Here’s the thing with living a “TV is life” kind of life: it doesn’t leave a lot of room for better, or even just different, things in life. TV is brilliantly designed to keep you coming back for more—because if you are watching an episode of Hijack you are absolutely coming back the next night to see what Idris Elba is going to do on that skyjacked plane.

I started feeling funny about TV when The Husband and I found ourselves inside in the balmy evenings—the same balmy evenings we had fantasized about moving to Palm Springs to enjoy outside. “We’ll use the hot tub tomorrow night,” we’d reassure ourselves as we settled in to watch our show-de-jour . . . but deep down we knew we’d just be right back in our bum-shaped dents on the couch the very next night. The same went for the outdoor fire pit in the winter; our intentions to enjoy cozy cocktails by starlight were, well, up in flames. The TV beckoned and like any good addict, we answered its call. (When Idris summons, YOU ANSWER.)

I’m not the only one (and oh how misery loves company): some pretty fastidious research concludes that “watching TV is America’s favorite pastime”—a statement that you must also find profoundly troubling, no?  We’re spending more than half of our leisure time each day (an astounding average of 2 hours 46 minutes) watching TV. When we’re not working, bathing, or eating, we’re watching other people live lives through screens attached to our walls. We’re not really living, but we’ve gotten good at observing what life might look like (at least if we were on a plane with terrorists and Idris on board to hopefully save our souls).
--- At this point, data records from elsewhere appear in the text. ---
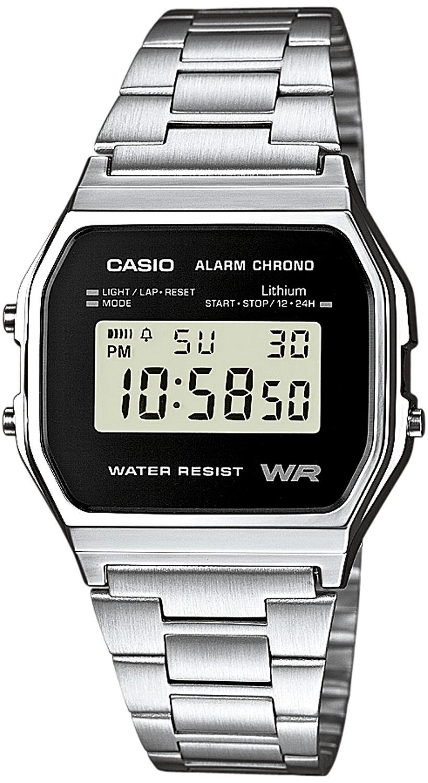 Casio Casio Collection Herreklokke A158WEA-1EF Stål 36.8x33.2 mm - Casio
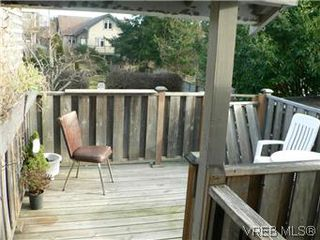 Photo 5: 1460 Thurlow Road in VICTORIA: Vi Fairfield West Residential for sale (Victoria)  : MLS®# 302791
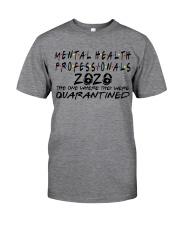 MENTAL HEALTH PROFESSIONAL Classic T-Shirt front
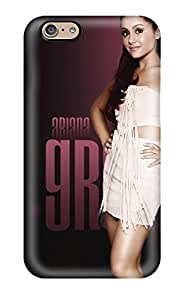 Pauline F. Martinez's Shop Awesome Ariana Grande Flip Case With Fashion Design For Iphone 6 3800819K40263721
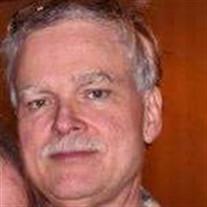 L. Robin Hodges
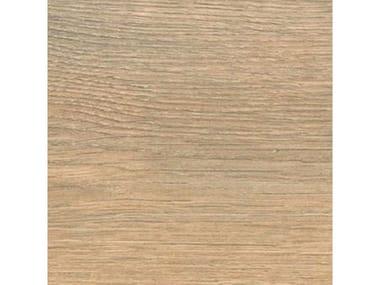 Pavimento laminato effetto legno FACILE + HOP OAK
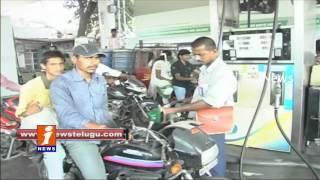 Petrol Price cut by 74 Paisa - Diesel by 1.30 Per litre - iNews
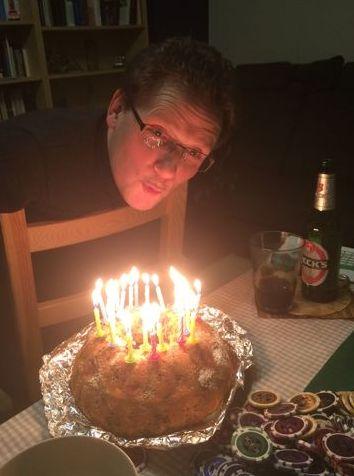 Geburtstags-Poker mit Kuchen und H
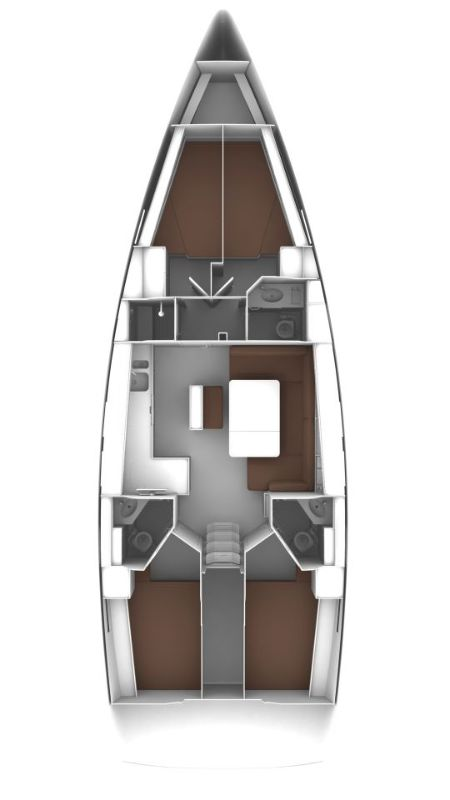 Bavaria Cruiser 46, Six Bag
So I starting reading all the blogs I’ve ever written about living like we mean it, and in an effort to practice what I preach and all that bullshit, I nervously embarked upon a month of 57% less TV.
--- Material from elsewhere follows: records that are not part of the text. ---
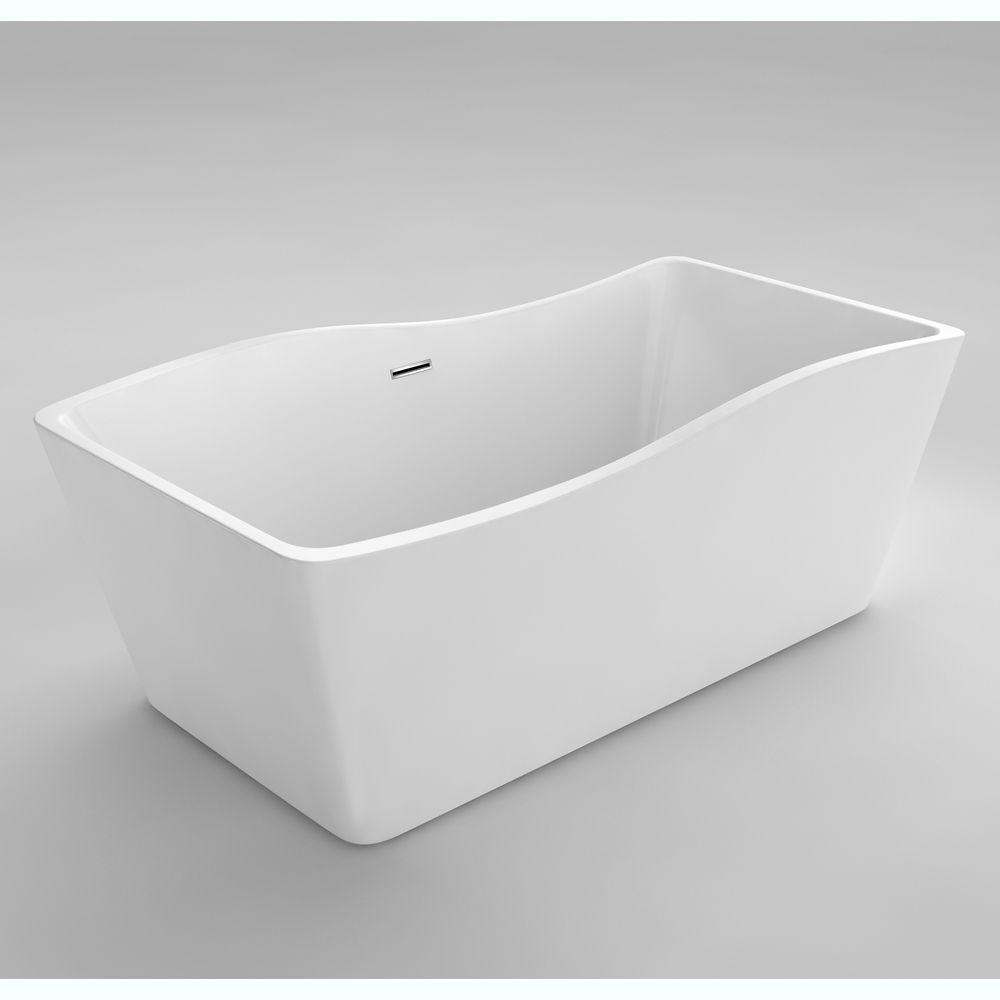 Simone II 5 Feet 6-Inch Acrylic Freestanding Non Whirlpool Bathtub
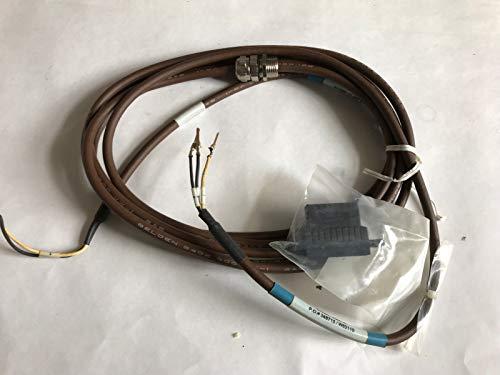 (NEW FANUC ROBOTICS EE-3186-368-001,EE3186368 INTRINSICALLY SAFE SENSOR CABLE,SH)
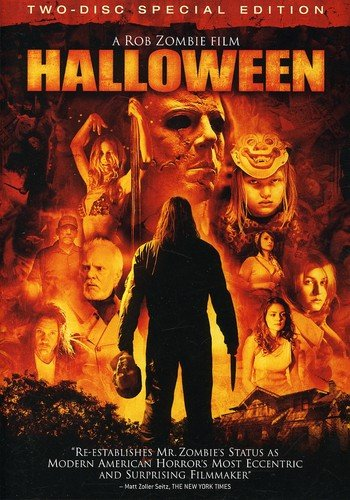 Halloween (Two-Disc Special -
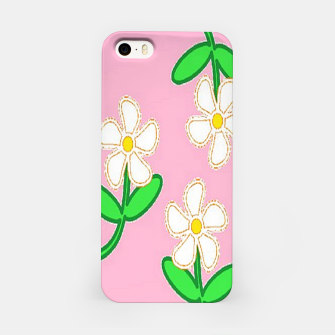 Miniatur White florals on pink iPhone Case, Live Heroes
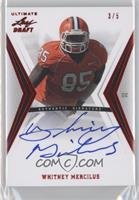 Whitney Mercilus /5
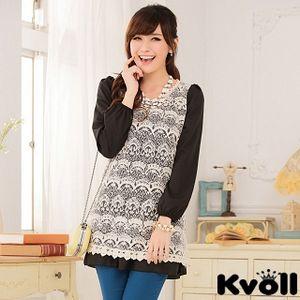 【KVOLL中大尺碼】黑色蕾絲雪紡綁帶連衣裙JK-0628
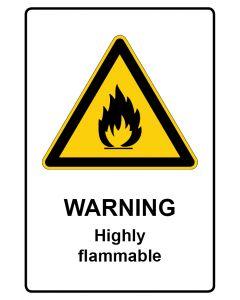 Warnzeichen mit Text · Aufkleber | Schild | Magnetschild · Warning · Highly flammable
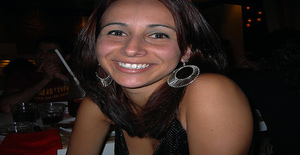 Jujuba_24 34 years old I am from Lisboa/Lisboa, Seeking Dating Friendship with Man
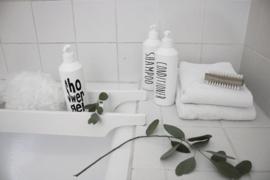 Fles voor Shampoo MF wit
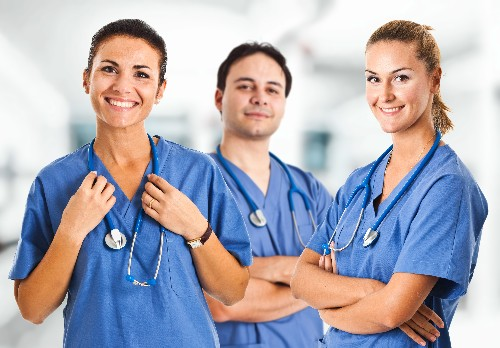 Top Five Essentials for Quality Improvement in Healthcare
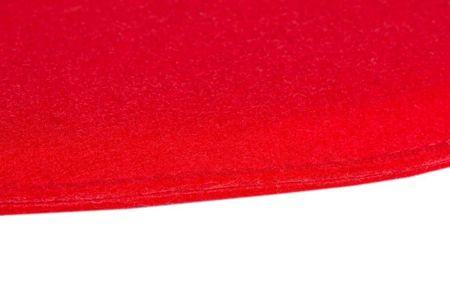 Poduszka na krzesło KR012F czerwony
Here are the TV-detox observations:

  • I was startled to admit my addiction. After Day 2 I Googled the signs and symptoms of addiction withdrawal and felt so seen: I felt an inexplicable emptiness in the days when I’d remember there would be no TV til Friday. I felt unsettled and twitchy—that’s it! twitchy!—like every user I’ve watched in the movies who’s looking for her next hit. Isn’t the first step admitting you have a problem? Fuck me. I’m addicted to streaming services. Is there a group for that? I hate folding chairs and Styrofoam-cupped-coffee though, so I’m going to have to sweat this one out solo (okay, with The Husband, my co-addict). Are there any seemingly innocuous addictions you might feel twitchy to cut back on? Might that signal a desire to edit that a bit?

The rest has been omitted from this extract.